Work required
The reply should contain every entry below exactly as written, with no images.
══ Given data
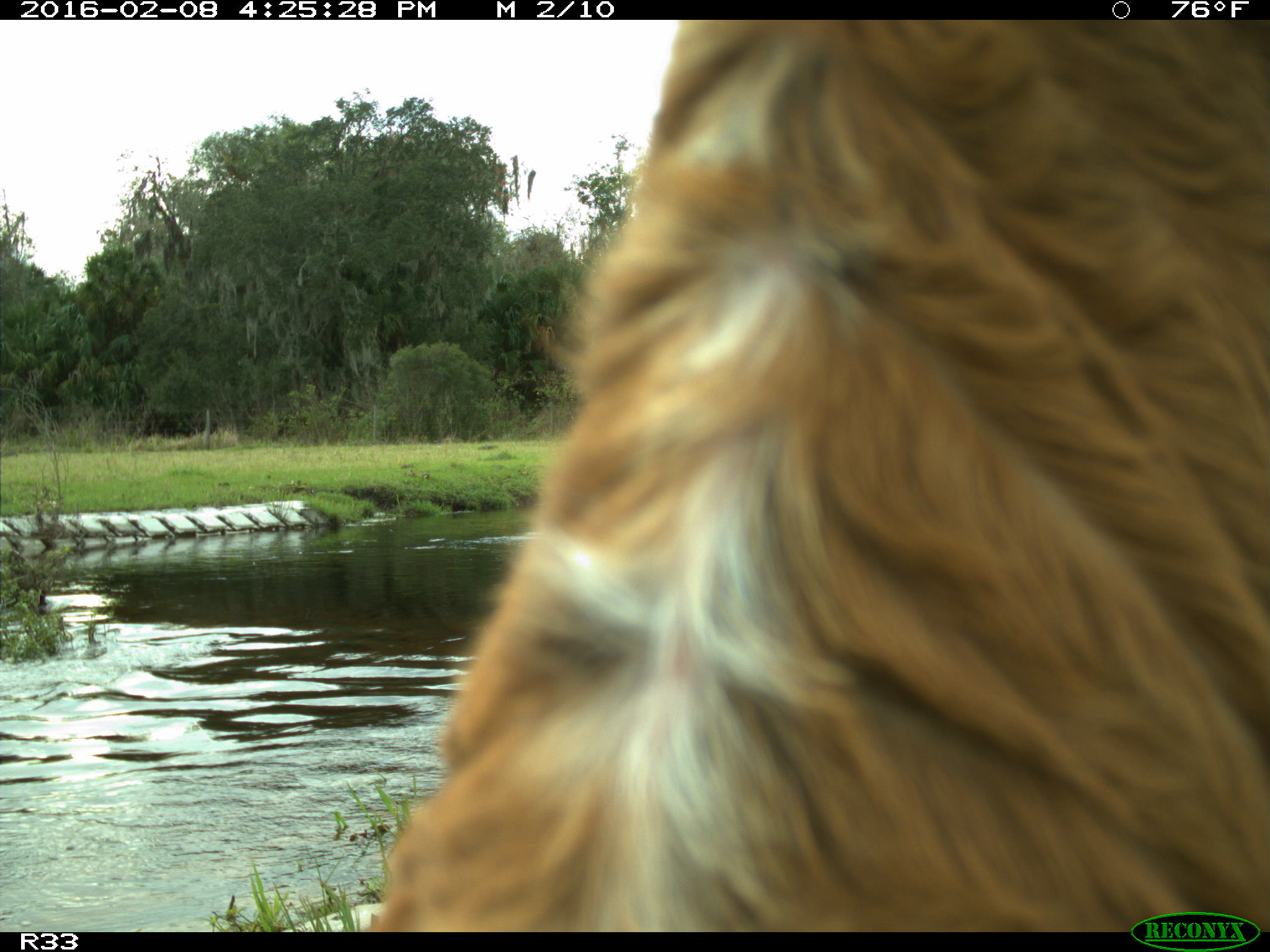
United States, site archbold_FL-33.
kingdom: Animalia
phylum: Chordata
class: Mammalia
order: Artiodactyla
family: Bovidae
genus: Bos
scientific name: Bos taurus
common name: domestic cow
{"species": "Bos taurus (domestic cow)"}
════
Solution
United States, site archbold_FL-33.
kingdom: Animalia
phylum: Chordata
class: Mammalia
order: Artiodactyla
family: Bovidae
genus: Bos
scientific name: Bos taurus
common name: domestic cow
{"species": "Bos taurus (domestic cow)"}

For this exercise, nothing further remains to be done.